Wednesday, August 25, 2010


A review of Mark Bowden’s The Best Game Ever (2008)

(Rating 4 of 5)

This book is not about one game, despite its title, rather it is about the world in which the game was played. It is played in Dwight D. Eisenhower's America where people are discussing sputnik and the Rosenburgs. Where if you were a black player, playing for the Baltimore Colts, you had to play in a city that was segregated. The modern Civil Rights Movement, which would led to the Civil Rights Act of 1964, was just getting started, but in this place that still seemed too far away.

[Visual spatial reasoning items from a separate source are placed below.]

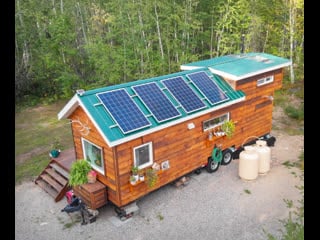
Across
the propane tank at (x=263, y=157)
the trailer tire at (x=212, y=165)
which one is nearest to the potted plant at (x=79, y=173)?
the trailer tire at (x=212, y=165)

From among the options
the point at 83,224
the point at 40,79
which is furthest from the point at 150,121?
the point at 40,79

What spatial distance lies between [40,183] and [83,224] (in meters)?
Result: 3.38

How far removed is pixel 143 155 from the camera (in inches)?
433

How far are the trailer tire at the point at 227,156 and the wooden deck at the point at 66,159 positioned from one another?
240 inches

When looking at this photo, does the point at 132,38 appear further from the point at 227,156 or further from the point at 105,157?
the point at 105,157

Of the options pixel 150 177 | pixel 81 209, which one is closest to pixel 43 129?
pixel 81 209

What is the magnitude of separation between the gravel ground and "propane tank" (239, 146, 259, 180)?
0.28m

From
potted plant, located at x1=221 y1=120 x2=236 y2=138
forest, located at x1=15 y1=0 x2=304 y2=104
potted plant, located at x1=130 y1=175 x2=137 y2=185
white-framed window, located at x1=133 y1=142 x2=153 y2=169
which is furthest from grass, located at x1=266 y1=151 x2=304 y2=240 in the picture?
forest, located at x1=15 y1=0 x2=304 y2=104

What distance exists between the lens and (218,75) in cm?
1374

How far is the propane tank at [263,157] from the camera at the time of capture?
12902mm

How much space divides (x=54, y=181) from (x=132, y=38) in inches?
473

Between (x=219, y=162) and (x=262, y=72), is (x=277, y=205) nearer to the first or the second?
(x=219, y=162)

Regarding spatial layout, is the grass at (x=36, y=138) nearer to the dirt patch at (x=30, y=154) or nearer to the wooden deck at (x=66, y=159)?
the dirt patch at (x=30, y=154)

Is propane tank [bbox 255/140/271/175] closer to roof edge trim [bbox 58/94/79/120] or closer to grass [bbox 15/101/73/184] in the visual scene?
roof edge trim [bbox 58/94/79/120]
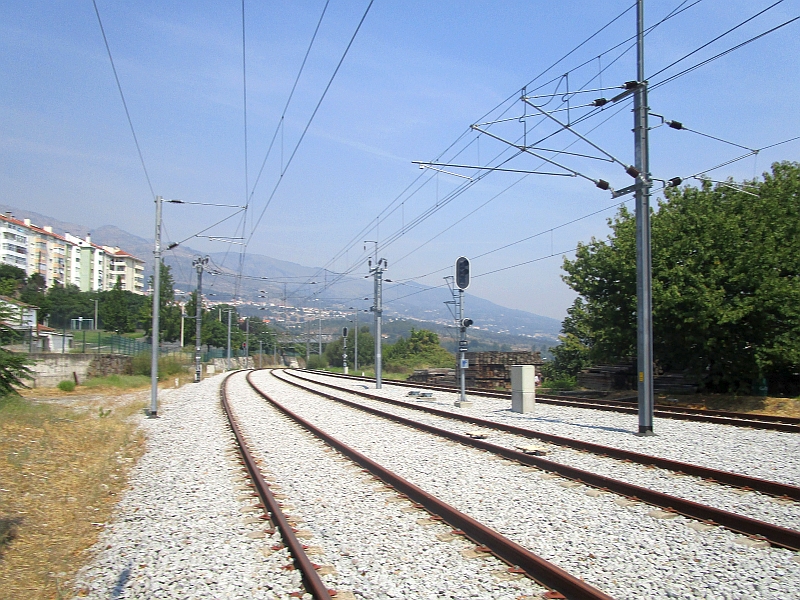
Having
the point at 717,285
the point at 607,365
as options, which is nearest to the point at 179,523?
the point at 717,285

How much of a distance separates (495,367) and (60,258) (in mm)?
142617

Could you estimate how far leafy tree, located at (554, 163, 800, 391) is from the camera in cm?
2386

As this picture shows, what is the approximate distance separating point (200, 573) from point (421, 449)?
25.8 ft

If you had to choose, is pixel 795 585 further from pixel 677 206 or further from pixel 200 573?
pixel 677 206

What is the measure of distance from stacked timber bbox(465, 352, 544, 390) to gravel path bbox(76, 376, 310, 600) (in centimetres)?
3354

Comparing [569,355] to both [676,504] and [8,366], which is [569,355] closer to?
[8,366]

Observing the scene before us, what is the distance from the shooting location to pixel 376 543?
279 inches

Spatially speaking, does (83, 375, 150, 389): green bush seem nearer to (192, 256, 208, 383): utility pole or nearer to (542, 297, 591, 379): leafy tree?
(192, 256, 208, 383): utility pole

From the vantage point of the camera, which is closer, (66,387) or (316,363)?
(66,387)

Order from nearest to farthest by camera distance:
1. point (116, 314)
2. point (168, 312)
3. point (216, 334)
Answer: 1. point (168, 312)
2. point (116, 314)
3. point (216, 334)

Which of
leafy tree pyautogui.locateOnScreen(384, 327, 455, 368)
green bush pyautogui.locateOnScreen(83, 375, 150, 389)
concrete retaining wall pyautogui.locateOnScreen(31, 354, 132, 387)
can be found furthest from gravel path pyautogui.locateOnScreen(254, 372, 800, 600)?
leafy tree pyautogui.locateOnScreen(384, 327, 455, 368)

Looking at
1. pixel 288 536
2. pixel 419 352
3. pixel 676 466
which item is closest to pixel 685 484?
pixel 676 466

In the 1950s baseball is the national pass time and basketball is in second with the Boston Celtics of Bill Russell being totally dominant. Football was not really new, it had been around for over half a century, but it was still evolving. The book captures this evolution and those who had made it so. Coaches, players and commissioners, all who had a hand in creating the modern game are featured in this book. The two personalities that stand out the most are Johnny Unitas and Raymond Berry.



This Championship game would be played at Yankee stadium because the Giants were not important enough to get there own stadium. It would be the first ever NFL game to go into overtime. The two teams were the Giants and the Colts, who as a Patriots fan I despise both making it in some ways a difficult book for me. Nevertheless I would highly recommend this book to anyone who would like to know more about this era in the history of football.